Grove and Moore did something wise: They wondered what someone who was not addicted to past success would think it was “time for now”. The shift was not easy. In his book Only the Paranoid Survive, Grove said he was haunted by the dilemma. “How could we give up our identity?” he wrote. “How could we exist as a company that was not in the memory business? It was close to being inconceivable.” However, Moore and Grove faced the truth of the trends in low-cost competition and made a major bet on moving to microprocessors. The “Intel Inside” era began.
Mattel
In 1955, Ruth Handel, who co-founded Mattel with her husband Elliott, was operating a profitable, medium-sized company. The initial product line was picture frames, but looking for something to do with all the scrap wood they started a side line in doll furniture. The popularity of the doll furniture led the Handlers to explore a new business: toys. By 1955, they were successful enough to be approached by the American Broadcasting Company with an offer: would they like to be the sole sponsor a new program called The Mickey Mouse Club? The price would be $500,000, which was the entire net worth of Mattel at the time.
Ruth Handel thought this new world of television would change advertising. Maybe toys could be sold all year long instead of just the six weeks prior to Christmas! She decided to bet on this new trend and risked her company to do it. The bet was hugely successful. By 1962 nearly 90 percent of US households had televisions. Mattel revenues grew from $5 million in 1955 to $100 million in 1965.
In 2005, Odeo, a startup co-founded by Noah Glass and Evan Williams, launched a platform for podcasting. The idea seemed promising and attracted other investors and colleagues like Blaine Cook, Jack Dorsey, and Biz Stone. However, after all the work they noticed something troubling: hardly any of the Odeo employees were listening to podcasts. Cook says, “We built it, we tested it a lot, but we never used it.”

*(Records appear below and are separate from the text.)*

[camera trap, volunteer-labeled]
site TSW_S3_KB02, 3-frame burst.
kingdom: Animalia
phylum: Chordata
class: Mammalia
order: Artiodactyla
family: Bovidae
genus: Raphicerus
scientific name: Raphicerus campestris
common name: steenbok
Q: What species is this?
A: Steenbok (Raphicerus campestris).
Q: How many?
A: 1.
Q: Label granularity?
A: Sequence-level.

Evan Williams, then the CEO, began to ask Odeo employees to take time off to explore new ideas. A group coalesced around Jack Dorsey and Noah Glass as they explored the idea of a product that would allow anyone to tell anyone else where they were and what they were doing. They called it Twttr. Commercial possibilities were unclear, but they did notice something important very early on: anyone who got exposed to the early prototypes used them a lot. Phone bills became suddenly and surprisingly high.

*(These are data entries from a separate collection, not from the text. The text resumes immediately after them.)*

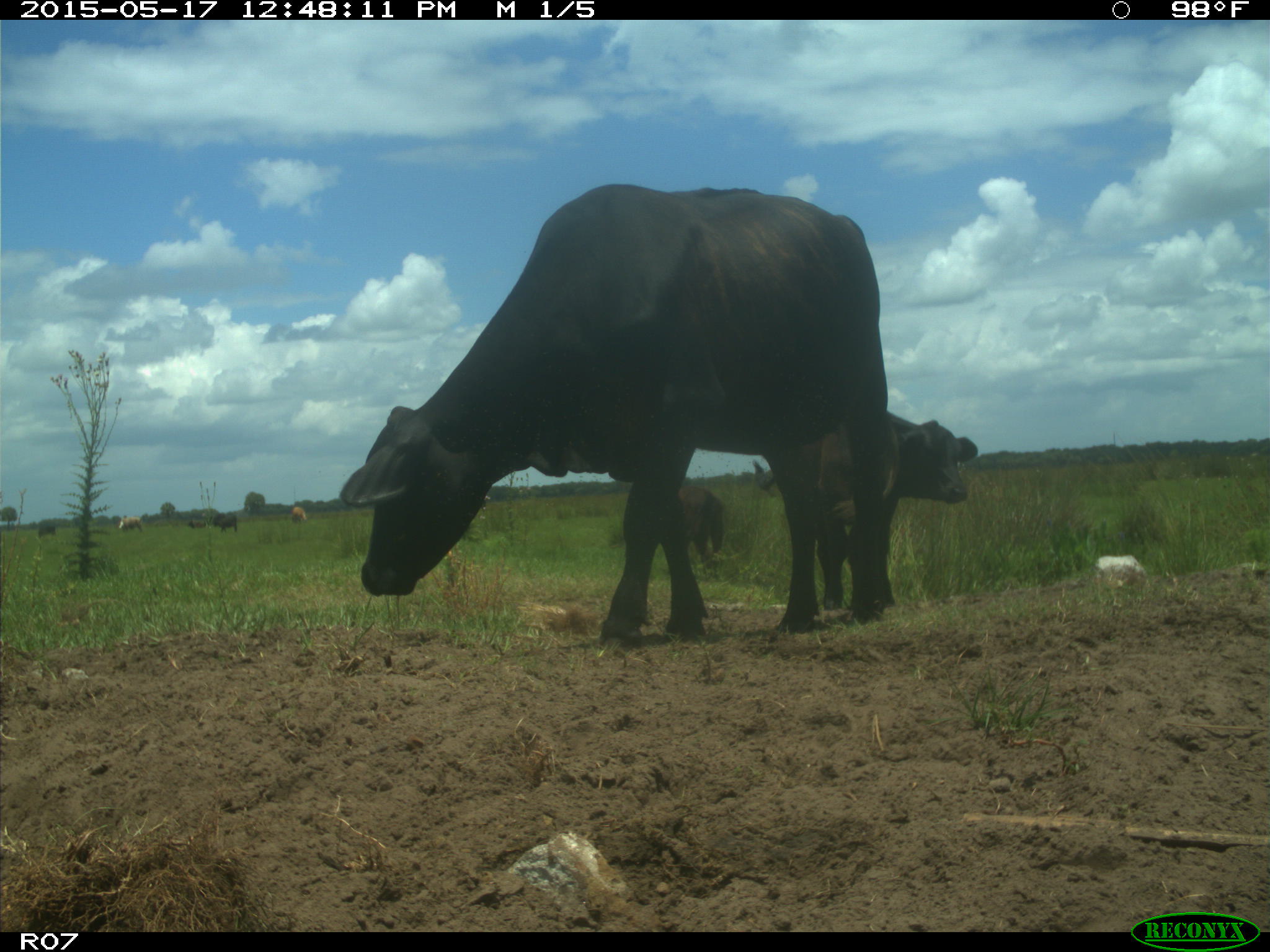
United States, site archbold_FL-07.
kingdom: Animalia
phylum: Chordata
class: Mammalia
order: Artiodactyla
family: Bovidae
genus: Bos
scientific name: Bos taurus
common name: domestic cow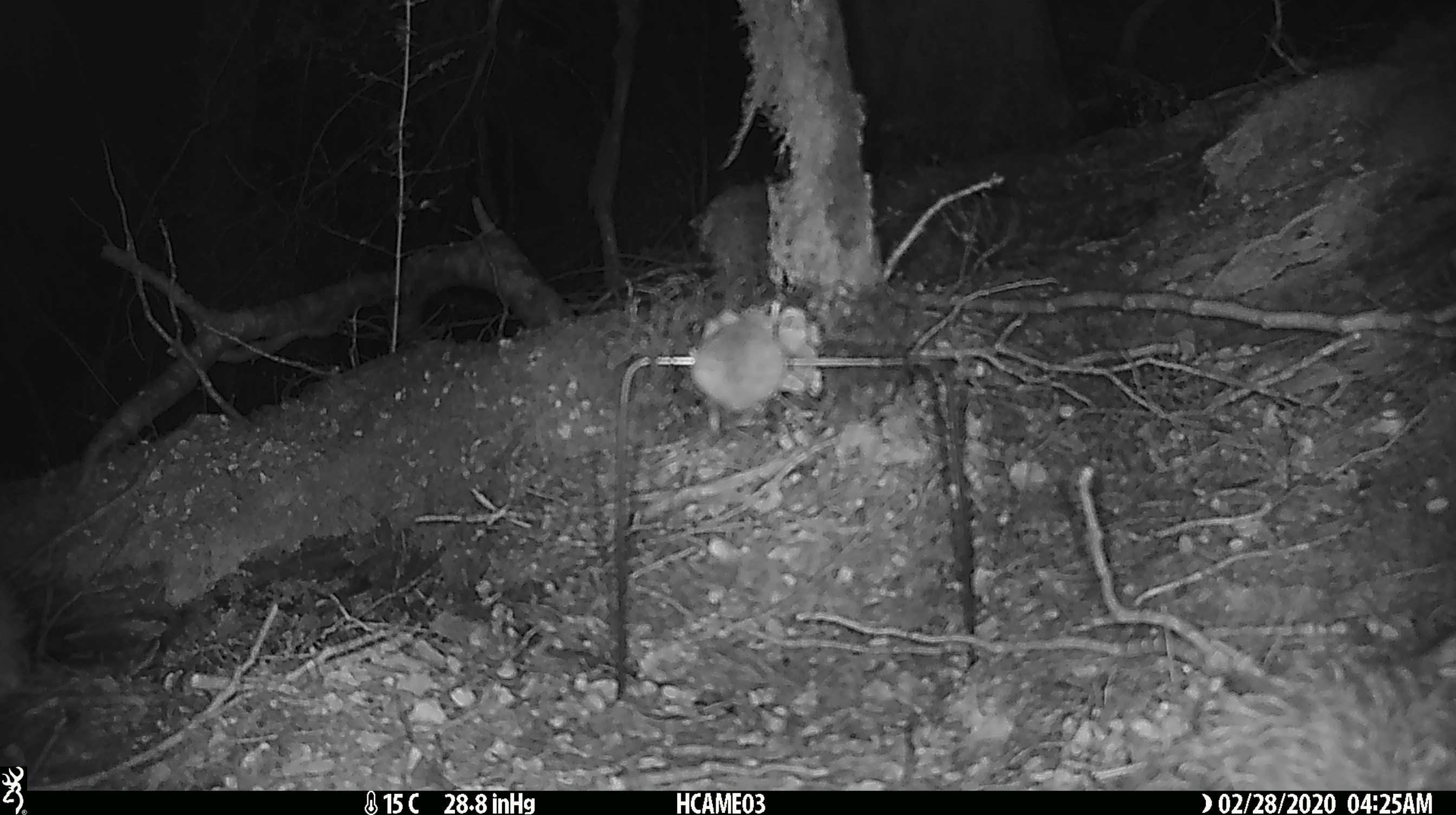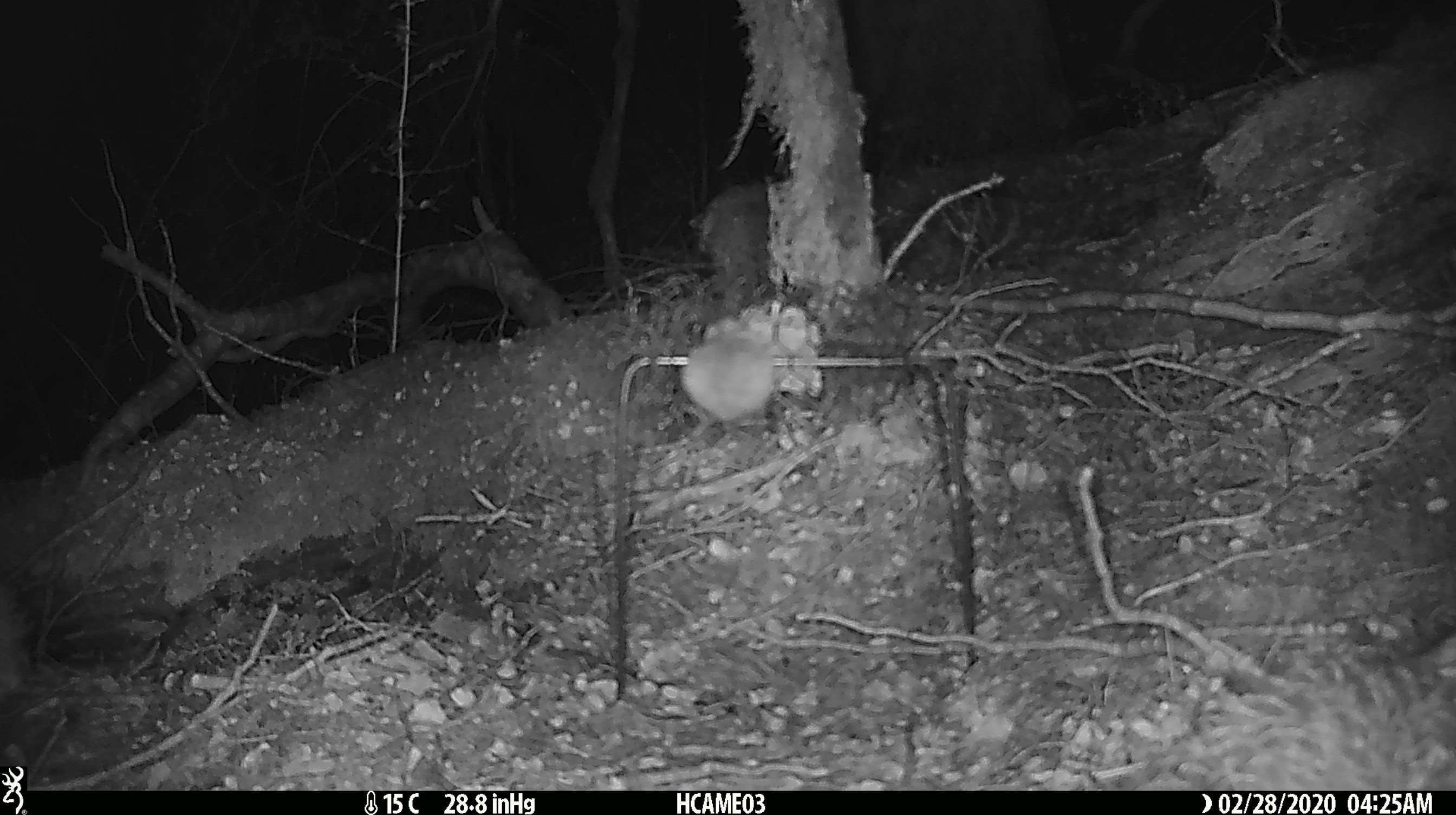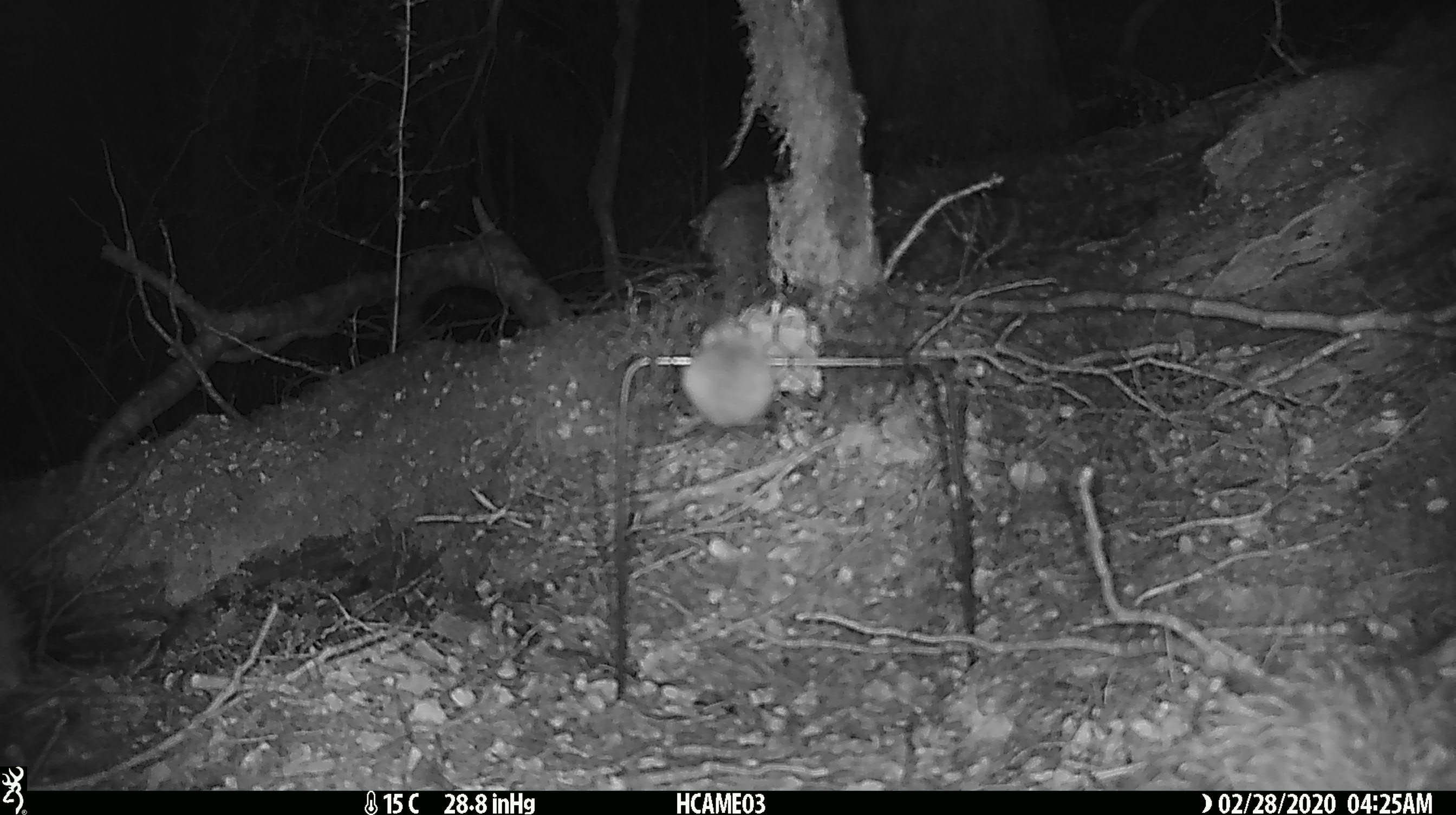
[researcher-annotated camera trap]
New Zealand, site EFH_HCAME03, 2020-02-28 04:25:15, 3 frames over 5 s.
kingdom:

Apple announced the launch of its own podcasting platform and that added concern. Williams offered to buy out Odeo investors and start a new company that would explore the potential of the Twttr idea, which, as we all know, became Twitter. The core group at Odeo decided to admit error and bet on a new direction. Noticing the signals of user interest became more important than being right about the original investment.

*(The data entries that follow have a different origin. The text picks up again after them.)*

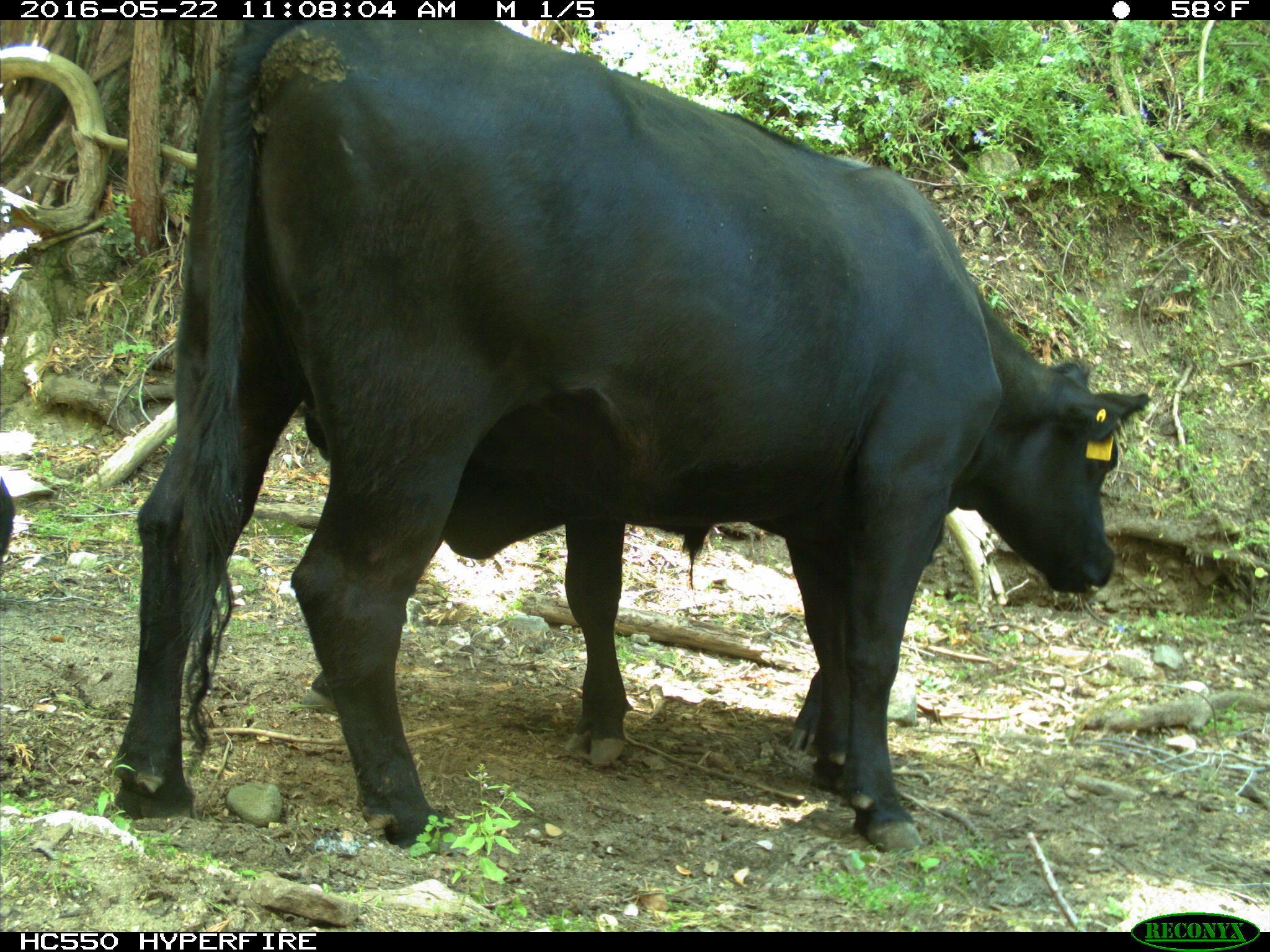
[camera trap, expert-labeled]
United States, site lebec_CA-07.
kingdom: Animalia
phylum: Chordata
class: Mammalia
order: Artiodactyla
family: Bovidae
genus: Bos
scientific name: Bos taurus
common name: domestic cow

A caveat: Twitter now faces another inflection point. Will they keep evolving? The CEO is stepping down, and the board is dominated by people who have been there since the beginning. Will they inspirit the conversation with insightful evolution or simply defend their past success? We watch with interest.
Airbnb
Airbnb was founded in 2008, at the dawn of the global financial crisis. Talk about perfect timing! The notion of letting strangers into one’s home is easier to consider when times are tough and jobs are scarce. The same conditions contributed to the 2009 founding and subsequent flourishing of Uber, now a wildly successful ride-sharing enterprise.
Timing misses
What other examples of great organizational timing can you think of? Can you also bring to mind some iconic, unfortuante misses? How can you learn to see the invisible gorilla before it does devastating damage?